Klasik müzikle ilgili olarak "Acaba ortaokul yıllarında flüt çalmak yerine müzik tarihini okusaydık, hangi eser kime ait, tınısı nedir, nasıl bir süreçte ortaya çıkmış, öğrenseydik toplumsal olarak bu müziğe bakışımız farklı olur muydu?" diye hep kendi kendime sormuşumdur.
Muhtemel bugünkünden daha iyi olurdu. Çünkü genel olarak klasik müziğe olan önyargıların temelinde, yüzyıllar içinde oluşmuş klasik müzik külliyatına vakıf olamamakla ilgili bir durum olduğunu düşünürüm. Meraklısı için bu tarihe vakıf olmak müthiş bir keşif sürecidir. Bu süreçte bir şeyler keşfettikçe klasik müziğe olan ilginiz de katmerlenir.
Serhan Bali hem meraklısına hem de klasik müziğe sıcak bakan ama çok da bu müziğin tarihine vakıf olmayanlara yönelik önemli bir yapıta imza attı: Müzikte Romantik Dönem Bestecileri.
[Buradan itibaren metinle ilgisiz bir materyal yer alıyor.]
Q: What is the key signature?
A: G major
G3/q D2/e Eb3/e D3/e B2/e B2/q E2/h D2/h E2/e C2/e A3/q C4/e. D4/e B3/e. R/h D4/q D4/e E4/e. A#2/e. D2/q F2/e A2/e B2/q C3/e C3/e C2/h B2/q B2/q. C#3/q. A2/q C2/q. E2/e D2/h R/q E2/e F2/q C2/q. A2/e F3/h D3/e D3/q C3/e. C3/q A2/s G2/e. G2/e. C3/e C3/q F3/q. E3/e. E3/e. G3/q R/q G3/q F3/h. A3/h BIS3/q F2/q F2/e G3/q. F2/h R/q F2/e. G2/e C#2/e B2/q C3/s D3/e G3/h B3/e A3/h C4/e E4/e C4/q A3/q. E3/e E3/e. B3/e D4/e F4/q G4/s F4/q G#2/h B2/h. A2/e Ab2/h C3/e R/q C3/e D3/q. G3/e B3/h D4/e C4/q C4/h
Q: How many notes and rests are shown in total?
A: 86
Yeni kurulan Vakıfbank Kültür Yayınları'ndan çıkan kitapta romantik dönem bestecilerinin mercek altına alınması boşuna değil. Çünkü Bali'nin önsözde belirttiği gibi 19. yüzyıl müziği, günümüzü de biçimlendiren, bilimsel, teknolojik, ekonomik, toplumsal ve siyasal koşulların bir ürünü olmasından dolayı 21. yüzyıl insanı tarafından barok ve klasik dönemlerin müziğine kıyasla daha çok seviliyor.
Bali kitapta aralarında Verdi, Chopin, Schumann, Çaykovski, Strauss, Satie, Rahmaninov'un da bulunduğu 74 bestecinin hayatlarını, eserlerini, müziğe olan katkılarını tek tek ele alıyor. Hangi besteci, hangi koşullarda başyapıt diyeceğimiz eserlerini bestelemiş, bu eserlerin karakteristlik özellikleri neler, hangi sanatçı tarihe nasıl bir iz bırakmış, Bali'nin akıcı üslubuyla keyifle okuyorsunuz.
Bali kitabın başında '10 Soruda Müzik Tarihinde Romantik Dönem' başlığı altında bu dönemin genel özelliklerini anlatırken, klasik müziğin varolan toplumsal ve siyasal koşullar içinde nasıl şekillendiğini de anlıyorsunuz. Ki bu yaklaşımdan bestecilerin hayat öykülerini anlatılırken de vazgeçmemiş. Ayrıca onların hayatlarının nasıl dramlar ve trajediler içinde geçtiğini yazmaktan da çekinmemiş. Böylece o mit haline gelen bestecileri, yaşadıkları dönemin şartları içinde insan olarak ete kemiğe büründürüyor Bali.
Şunu anlıyorsunuz, o muhteşem eserlerin hiçbiri normal koşullarda bestelenmemiş. Sanatçıların eserlerine kah kişisel dramları, kah toplumsal şartlar etki etmiş. Dolayısıyla o kıymetli besteleri dinlerken kurduğumuz bağda aslında büyük yaşanmışlıklar var. Salt müzik yok yani... Bunları öğrenmek de az şey değil.